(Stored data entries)

--- START ---

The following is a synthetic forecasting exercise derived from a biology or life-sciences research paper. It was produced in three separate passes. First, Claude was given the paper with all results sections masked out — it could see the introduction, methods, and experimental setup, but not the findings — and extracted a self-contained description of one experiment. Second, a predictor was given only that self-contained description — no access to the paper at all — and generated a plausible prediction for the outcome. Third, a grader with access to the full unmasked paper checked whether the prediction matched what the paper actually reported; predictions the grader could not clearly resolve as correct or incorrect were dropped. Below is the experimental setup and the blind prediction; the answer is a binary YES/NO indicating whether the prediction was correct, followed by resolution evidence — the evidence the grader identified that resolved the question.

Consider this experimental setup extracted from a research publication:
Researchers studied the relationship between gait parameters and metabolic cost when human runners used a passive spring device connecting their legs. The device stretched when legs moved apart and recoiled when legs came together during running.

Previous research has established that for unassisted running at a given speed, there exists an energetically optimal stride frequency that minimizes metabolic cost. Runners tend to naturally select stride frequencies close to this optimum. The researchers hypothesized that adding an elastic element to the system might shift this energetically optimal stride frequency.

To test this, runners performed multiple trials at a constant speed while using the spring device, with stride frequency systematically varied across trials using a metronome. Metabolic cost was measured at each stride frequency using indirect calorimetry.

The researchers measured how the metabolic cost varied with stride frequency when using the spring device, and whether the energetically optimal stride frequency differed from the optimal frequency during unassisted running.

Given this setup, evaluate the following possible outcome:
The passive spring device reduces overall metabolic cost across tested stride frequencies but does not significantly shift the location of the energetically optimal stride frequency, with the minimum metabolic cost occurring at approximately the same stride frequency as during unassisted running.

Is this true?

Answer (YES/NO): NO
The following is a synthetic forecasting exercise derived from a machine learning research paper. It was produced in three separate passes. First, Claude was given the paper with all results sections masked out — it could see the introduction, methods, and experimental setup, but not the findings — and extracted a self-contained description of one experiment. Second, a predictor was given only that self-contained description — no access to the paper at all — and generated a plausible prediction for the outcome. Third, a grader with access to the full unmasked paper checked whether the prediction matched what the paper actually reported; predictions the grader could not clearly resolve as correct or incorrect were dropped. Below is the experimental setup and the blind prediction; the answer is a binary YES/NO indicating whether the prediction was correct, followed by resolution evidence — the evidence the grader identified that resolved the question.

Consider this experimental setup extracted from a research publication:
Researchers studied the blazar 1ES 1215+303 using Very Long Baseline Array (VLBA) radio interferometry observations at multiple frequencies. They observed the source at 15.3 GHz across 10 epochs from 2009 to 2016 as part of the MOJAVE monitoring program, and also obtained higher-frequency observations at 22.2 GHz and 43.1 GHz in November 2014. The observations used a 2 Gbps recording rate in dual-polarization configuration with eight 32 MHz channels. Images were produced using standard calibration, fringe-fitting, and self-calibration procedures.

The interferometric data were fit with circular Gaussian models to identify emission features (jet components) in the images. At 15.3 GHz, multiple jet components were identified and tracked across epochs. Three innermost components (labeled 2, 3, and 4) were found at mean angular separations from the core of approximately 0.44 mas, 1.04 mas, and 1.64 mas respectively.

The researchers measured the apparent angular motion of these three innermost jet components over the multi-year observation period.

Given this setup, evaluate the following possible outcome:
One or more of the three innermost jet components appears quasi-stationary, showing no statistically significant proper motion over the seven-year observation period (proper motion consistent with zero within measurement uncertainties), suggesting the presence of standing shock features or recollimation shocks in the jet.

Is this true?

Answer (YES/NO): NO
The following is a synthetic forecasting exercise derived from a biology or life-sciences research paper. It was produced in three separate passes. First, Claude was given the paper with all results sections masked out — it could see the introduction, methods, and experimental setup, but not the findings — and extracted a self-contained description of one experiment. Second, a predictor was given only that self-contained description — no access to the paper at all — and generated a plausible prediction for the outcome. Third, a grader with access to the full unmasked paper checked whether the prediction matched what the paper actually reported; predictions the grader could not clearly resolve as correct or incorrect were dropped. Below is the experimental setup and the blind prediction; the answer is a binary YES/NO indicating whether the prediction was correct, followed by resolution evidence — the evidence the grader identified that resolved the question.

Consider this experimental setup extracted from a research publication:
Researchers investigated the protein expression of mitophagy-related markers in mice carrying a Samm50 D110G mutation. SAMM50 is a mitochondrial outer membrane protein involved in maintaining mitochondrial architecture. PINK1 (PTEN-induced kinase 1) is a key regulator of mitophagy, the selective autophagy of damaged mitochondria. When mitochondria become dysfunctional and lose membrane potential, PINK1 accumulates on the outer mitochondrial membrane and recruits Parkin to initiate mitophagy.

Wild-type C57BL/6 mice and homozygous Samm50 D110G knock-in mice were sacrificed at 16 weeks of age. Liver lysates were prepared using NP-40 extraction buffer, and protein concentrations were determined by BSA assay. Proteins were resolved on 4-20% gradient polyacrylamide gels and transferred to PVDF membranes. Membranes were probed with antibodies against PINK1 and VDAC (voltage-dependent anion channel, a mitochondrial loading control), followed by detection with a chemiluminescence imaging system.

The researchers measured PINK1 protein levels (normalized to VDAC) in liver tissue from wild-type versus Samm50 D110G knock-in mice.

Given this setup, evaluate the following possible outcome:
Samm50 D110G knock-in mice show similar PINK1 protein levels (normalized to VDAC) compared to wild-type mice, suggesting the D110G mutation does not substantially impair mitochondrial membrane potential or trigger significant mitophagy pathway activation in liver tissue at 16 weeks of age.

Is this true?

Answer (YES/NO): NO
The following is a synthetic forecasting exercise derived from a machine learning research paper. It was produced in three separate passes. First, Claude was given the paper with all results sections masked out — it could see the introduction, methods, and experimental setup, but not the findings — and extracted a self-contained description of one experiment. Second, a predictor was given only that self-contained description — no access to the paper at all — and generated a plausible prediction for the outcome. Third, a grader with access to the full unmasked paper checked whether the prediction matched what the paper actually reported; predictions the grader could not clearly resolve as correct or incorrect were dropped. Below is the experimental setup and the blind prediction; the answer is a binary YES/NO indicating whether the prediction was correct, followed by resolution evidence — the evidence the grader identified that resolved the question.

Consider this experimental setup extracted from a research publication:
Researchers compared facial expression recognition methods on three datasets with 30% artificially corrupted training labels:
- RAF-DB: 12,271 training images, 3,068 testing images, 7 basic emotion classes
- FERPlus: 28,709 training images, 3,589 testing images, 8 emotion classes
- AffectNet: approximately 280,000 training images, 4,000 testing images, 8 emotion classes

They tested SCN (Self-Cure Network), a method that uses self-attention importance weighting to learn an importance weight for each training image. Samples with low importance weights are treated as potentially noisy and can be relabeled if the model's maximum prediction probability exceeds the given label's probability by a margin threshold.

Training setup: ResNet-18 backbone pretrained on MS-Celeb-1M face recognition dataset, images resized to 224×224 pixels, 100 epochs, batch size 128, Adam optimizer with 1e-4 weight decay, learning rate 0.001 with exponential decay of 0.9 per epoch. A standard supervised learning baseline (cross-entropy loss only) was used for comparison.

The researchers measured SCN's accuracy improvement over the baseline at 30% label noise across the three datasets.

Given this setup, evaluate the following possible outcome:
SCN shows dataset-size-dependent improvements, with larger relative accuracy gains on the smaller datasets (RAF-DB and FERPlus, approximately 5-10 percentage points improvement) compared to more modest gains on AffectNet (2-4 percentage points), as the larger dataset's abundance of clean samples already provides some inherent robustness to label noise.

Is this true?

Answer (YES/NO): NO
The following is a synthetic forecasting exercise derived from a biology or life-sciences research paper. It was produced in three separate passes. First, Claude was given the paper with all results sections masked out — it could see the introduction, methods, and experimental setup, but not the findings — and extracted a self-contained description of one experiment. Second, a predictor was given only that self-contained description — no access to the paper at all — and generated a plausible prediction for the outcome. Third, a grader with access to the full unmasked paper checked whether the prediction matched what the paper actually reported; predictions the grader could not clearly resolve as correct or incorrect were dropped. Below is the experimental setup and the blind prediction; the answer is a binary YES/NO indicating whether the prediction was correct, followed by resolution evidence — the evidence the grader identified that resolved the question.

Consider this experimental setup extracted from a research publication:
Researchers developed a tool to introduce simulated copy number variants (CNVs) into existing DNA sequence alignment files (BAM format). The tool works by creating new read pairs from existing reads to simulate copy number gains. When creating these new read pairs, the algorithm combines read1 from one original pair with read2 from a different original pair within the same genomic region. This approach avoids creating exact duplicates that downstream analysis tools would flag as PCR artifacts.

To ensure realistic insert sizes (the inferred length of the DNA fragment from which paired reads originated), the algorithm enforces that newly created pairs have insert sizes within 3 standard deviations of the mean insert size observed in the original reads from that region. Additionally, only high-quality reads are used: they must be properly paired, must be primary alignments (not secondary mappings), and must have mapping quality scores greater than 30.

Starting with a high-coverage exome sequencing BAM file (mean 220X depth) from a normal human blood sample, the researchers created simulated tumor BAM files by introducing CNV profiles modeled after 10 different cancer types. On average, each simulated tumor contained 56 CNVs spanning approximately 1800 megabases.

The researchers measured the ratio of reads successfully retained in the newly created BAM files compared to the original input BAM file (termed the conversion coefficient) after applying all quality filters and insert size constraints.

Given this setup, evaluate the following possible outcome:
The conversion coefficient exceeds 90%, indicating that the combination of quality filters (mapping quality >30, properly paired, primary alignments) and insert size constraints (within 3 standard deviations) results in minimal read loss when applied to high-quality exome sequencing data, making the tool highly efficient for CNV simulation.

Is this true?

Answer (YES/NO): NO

--- END ---

EXERCISE DETAILS -
Show all of the lines above in which "emotion" is present.

WRITTEN RESPONSE -
- RAF-DB: 12,271 training images, 3,068 testing images, 7 basic emotion classes
- FERPlus: 28,709 training images, 3,589 testing images, 8 emotion classes
- AffectNet: approximately 280,000 training images, 4,000 testing images, 8 emotion classes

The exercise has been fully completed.